Q.
How can I plan to avoid federal estate taxes
upon death if my estate is larger than the
exempt amount?
A.
Everyone has a lifetime exemption
from federal estate tax during life or upon
death. During your life, you may make gifts of $11,000 or
less per person and not create any taxable
event. If your gift is greater than $11,000,
you may elect to pay a gift tax, or you may
elect to file a gift tax return and utilize part
of your exemption.
If you are married and have more
than the exempt amount, you should not
leave your entire estate to your spouse if you
wish to avoid federal estate tax. Your plan to
avoid tax might look like this:
Husband creates a trust called
“Trust A.” Husband’s trust retains up to the
exempt amount and pays wife income only and also
gives her a right of invasion of $5,000 or 5% of
principal. If husband’s trust has an excess of
the exempt amount, the balance goes to the
surviving spouse outright, using the unlimited
marital deduction. This method allows the
husband to retain his exemption, in addition to
his making maximum use of his unlimited marital
deduction. The wife has the same type of trust
in reverse, and upon the second death, the
husband and wife can now leave twice the exempt
amount tax-free.

## [REQUIREMENT 1]
Update the estate tax passage: rewrite everything from "Everyone has a" down to "of your exemption.", putting "$12,000" in place of "$11,000".
The rows below have no connection to the estate tax passage.

## [DATASET EXCERPTS]
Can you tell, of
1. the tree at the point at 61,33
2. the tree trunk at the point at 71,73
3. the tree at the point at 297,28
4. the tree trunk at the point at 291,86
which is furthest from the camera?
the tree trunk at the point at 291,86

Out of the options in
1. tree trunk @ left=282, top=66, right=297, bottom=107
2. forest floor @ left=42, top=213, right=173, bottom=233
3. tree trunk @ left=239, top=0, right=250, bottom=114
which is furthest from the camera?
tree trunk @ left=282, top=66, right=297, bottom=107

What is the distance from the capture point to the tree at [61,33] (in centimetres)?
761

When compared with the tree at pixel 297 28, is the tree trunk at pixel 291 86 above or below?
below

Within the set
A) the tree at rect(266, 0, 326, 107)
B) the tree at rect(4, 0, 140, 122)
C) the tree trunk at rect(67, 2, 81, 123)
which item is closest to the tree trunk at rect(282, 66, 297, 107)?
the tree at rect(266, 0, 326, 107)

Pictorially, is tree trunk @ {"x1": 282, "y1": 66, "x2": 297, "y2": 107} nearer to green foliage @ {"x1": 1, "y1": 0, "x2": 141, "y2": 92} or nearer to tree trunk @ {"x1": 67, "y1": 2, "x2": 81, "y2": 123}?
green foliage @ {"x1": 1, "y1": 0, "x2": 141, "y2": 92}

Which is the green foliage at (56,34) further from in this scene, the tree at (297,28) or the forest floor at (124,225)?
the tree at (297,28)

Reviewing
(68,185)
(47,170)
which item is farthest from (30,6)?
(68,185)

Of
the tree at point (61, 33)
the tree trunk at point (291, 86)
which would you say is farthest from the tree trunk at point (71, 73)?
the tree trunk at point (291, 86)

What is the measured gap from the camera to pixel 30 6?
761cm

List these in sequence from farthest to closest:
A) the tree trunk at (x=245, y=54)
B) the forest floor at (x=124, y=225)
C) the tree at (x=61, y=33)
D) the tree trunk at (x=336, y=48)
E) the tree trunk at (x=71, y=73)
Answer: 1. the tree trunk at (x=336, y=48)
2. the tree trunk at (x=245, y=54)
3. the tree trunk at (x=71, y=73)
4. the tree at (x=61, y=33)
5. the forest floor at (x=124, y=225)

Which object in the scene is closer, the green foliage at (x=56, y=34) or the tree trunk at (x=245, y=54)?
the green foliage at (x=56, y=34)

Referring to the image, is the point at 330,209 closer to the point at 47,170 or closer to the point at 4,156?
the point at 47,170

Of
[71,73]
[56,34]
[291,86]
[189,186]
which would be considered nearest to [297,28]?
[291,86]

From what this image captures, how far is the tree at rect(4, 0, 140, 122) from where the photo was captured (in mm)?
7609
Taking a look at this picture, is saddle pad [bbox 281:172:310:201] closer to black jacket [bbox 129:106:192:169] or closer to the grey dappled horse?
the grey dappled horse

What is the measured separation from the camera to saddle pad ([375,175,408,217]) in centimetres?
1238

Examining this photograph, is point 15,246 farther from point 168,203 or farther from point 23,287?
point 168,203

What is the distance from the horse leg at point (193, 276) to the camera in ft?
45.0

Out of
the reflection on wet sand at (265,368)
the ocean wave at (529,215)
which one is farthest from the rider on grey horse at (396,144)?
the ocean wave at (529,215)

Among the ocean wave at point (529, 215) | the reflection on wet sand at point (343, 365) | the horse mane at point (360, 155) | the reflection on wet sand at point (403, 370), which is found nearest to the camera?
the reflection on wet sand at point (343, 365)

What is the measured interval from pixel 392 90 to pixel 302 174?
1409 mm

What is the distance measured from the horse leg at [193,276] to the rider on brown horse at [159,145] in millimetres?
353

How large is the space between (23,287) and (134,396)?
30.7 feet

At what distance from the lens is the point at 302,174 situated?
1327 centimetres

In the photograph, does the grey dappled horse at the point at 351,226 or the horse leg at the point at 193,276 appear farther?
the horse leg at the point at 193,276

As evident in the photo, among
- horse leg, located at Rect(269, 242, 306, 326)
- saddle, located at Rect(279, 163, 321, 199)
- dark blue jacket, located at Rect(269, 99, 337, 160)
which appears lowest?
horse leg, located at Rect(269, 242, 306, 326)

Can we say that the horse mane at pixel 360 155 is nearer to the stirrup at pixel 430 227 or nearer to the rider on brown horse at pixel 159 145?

## [REQUIREMENT 2]
Return each line of the rows that contains the word "floor".

## [EXPECTED ANSWER 1]
Everyone has a lifetime exemption
from federal estate tax during life or upon
death. During your life, you may make gifts of $12,000 or
less per person and not create any taxable
event. If your gift is greater than $12,000,
you may elect to pay a gift tax, or you may
elect to file a gift tax return and utilize part
of your exemption.

## [EXPECTED ANSWER 2]
2. forest floor @ left=42, top=213, right=173, bottom=233
Which is the green foliage at (56,34) further from in this scene, the tree at (297,28) or the forest floor at (124,225)?
B) the forest floor at (x=124, y=225)
5. the forest floor at (x=124, y=225)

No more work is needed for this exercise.